Urmila Bhirdikar teaches Sociology in Shiv Nadar Institution of Eminence, Delhi- NCR. Her teaching and research interests are in the themes of privilege and dispossession, respectability and self respect, translation and sonic cultures. She accesses these themes in print and audio-visual materials in English, Hindi, Marathi, Kannada and Gujarati.
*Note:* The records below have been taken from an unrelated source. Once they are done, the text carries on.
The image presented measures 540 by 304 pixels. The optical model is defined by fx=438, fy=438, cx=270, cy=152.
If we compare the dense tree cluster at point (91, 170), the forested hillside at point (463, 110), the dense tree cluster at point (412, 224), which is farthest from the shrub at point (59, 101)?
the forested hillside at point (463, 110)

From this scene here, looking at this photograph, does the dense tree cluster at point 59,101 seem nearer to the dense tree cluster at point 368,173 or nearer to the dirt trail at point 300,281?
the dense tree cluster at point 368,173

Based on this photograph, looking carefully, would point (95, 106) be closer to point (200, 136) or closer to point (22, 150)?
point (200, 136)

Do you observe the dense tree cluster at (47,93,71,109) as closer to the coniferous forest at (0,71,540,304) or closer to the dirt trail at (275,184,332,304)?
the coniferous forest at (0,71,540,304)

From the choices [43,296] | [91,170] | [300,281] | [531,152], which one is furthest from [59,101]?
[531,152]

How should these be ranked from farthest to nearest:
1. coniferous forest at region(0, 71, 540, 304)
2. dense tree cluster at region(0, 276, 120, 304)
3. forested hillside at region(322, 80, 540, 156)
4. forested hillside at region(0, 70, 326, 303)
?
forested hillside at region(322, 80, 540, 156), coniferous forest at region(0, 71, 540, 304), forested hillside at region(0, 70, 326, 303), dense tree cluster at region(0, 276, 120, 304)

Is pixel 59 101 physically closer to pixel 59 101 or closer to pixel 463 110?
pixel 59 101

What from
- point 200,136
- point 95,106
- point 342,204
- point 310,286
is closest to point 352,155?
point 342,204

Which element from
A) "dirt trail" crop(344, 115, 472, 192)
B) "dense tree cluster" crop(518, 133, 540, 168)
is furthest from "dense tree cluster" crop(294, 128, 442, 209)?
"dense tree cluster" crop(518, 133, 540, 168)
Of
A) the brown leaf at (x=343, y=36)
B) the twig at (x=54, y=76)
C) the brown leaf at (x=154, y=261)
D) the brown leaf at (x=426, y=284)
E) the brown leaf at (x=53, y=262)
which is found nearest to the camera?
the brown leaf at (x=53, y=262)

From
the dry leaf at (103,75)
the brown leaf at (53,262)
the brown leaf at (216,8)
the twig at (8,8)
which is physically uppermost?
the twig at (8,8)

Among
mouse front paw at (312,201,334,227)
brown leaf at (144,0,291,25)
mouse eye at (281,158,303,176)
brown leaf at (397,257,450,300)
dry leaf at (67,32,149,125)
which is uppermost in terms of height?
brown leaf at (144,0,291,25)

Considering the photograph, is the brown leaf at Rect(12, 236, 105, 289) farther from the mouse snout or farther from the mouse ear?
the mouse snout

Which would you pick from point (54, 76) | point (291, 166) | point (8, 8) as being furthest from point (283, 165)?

Veena Hariharan is Associate Professor of Cinema Studies at the School of Arts and Aesthetics, Jawaharlal Nehru University. Her essays and articles on documentary, the L.A Rebellion, home movies, and non-human ecologies have appeared in journals and edited volumes. She is currently completing a book manuscript on contemporary Indian non-fiction cinema.
About the film:
Birah Bharyo Ghar Aangan Kone (Hindi and Tamil, 2000)
(aka The Bamboo Flute)
Director: Kumar Shahani
Camera: K.K. Mahajan
Editing: Lalitha Krishna
Audiography: Namita Nayak
Executive Producer and Music Research: Roshan Shahani
Text: Udayan Vajpeyi
Kumar Shahani’s cinematic ode to perhaps the most versatile and also, it is said, perhaps the most ancient musical instrument in the world: the humble bamboo flute. The film might be viewed as one of a trilogy including Bhavantarana (1991) and the as-yet unreleased Priye Charushile. It brings dance together with stone sculpture, combining classical performance with tribal music to tell a civilisational story of the origins of enunciation. ‘Enunciation… precedes all concepts and the word’, he wrote in 2002 in a short essay titled ‘Film and Philosophy’, and now Shahani enunciates through legends enacted through speech, movement and stone. “Both Kalidasa in India and Rumi in Persia… thought of the bamboo flute as preceding the prana of human existence, that which imbues it with its own being and transmutes it to the Word and the object, unites it with the Beloved other”, he writes. The form continues Shahani’s interest in speech forms drawn from texts both classical and contemporary, placed alongside sequences filmed in Rajasthan, Gujarat, Madhya Pradesh and Tamil Nadu. The texts evoke a transformation from the Vedic age to the birth of Vaishnavism, e.g. the confrontation between Indra and Krishna from the Rig Veda. Remarkable performances by dancers Alarmel Valli and Kelucharan Mahapatra, a cameo featuring the legendary flautist Hariprasad Chaurasia, a khayal rendered for the film by Jal Balaporia, amid archival scores by T.R. Mahalingam and others are set to K.K. Mahajan’s fluid cinematography.